**PROVIDED TEXT:**
======

King initially started as a pharmacist before shifting gears to chemical engineering while studying at the University of Michigan.

While there he enlisted and was deployed for active duty upon his graduation in 1943. He served on the USS Biddle, an American destroyer ship during World War II. He was responsible for maintenance of the ship’s machinery.

Joseph King, sitting with girlfriend Shirley, pause for group picture with extended family during his 100th birthday party.
Joseph King, sitting with girlfriend Shirley, pause for group picture with extended family during his 100th birthday party.
(Don Leach / Staff Photographer)

King said that while he was serving he never encountered enemy forces, but that the crew came close on one occasion to a German submarine in 1945, just two months before the war ended.

“Our ship was stationed in Narragansett Bay and on a Saturday, I got a visit from our captain. He said, ‘We’ve got to go. A German submarine just sunk a merchant ship off the Cape Cod Canal. We’ve got to go.’

“We rounded up crew from the Coast Guard, went out, patrolled and somebody got the submarine, but we didn’t,” he added. “It was a lot of stuff that went on along the coast with that submarine, which I found out years later. I wasn’t really involved with it… I was kinda chasing it but never really got involved.”

Once the war ended, King returned to finish graduate school at the University of Michigan before moving to Los Angeles in 1948.

His son, Doyle King, said he recalls most of his own childhood as having been a normal one. He recalls that his parents divorced when he was in his teens. His father never remarried, but did meet his current partner, Shirley Johnstone, in the late 1990s.

======

**WORK ORDER 1:**
Answer these from the text about Joseph King:
(a) What ship did King serve on during World War II?
(b) In what year did King move to Los Angeles?
(c) When did King meet Shirley Johnstone?
**WORK ORDER 2:** List every person named in the text about Joseph King.

**EXTRACTED RECORDS:**

======

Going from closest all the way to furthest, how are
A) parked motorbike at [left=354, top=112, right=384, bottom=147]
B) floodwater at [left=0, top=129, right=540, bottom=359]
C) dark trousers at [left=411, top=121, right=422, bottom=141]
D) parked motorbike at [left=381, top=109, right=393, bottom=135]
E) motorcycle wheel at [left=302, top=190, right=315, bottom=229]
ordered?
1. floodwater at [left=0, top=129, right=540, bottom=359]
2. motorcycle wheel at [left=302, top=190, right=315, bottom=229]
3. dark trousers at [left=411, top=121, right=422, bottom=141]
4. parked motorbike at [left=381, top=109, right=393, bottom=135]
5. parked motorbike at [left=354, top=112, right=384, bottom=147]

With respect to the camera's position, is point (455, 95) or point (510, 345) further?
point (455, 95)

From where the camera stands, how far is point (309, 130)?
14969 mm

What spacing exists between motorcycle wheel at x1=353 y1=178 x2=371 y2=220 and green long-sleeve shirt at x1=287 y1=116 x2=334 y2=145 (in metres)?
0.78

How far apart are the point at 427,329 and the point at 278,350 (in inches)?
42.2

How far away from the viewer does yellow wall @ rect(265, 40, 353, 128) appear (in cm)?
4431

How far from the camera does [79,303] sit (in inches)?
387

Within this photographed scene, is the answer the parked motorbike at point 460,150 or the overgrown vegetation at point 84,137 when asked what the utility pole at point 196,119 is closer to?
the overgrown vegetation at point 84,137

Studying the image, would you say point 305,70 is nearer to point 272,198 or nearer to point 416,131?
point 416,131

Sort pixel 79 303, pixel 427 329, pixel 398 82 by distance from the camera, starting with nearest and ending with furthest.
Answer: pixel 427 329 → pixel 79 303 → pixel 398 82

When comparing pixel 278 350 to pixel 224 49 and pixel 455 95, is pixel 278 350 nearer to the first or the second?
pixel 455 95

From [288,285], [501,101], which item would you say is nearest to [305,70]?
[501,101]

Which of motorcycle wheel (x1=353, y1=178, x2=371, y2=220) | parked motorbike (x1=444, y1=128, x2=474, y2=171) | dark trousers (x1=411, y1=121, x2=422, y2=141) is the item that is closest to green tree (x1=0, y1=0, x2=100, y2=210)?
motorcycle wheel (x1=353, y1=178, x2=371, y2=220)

======

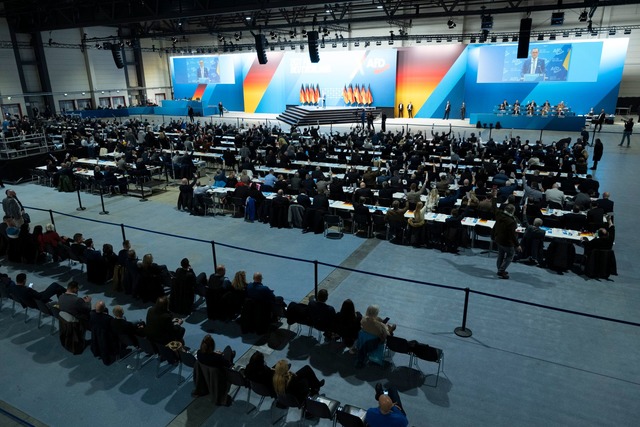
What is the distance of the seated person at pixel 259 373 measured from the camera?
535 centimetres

======

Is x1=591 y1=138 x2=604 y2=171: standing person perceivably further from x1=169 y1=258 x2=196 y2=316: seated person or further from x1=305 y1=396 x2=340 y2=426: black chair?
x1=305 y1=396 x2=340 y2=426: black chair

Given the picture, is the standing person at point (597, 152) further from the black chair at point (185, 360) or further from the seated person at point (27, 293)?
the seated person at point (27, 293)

======

**ANSWER BOX 1:**
(a) The USS Biddle, an American destroyer ship
(b) 1948
(c) In the late 1990s

**ANSWER BOX 2:**
Joseph King
Shirley Johnstone
Don Leach
Doyle King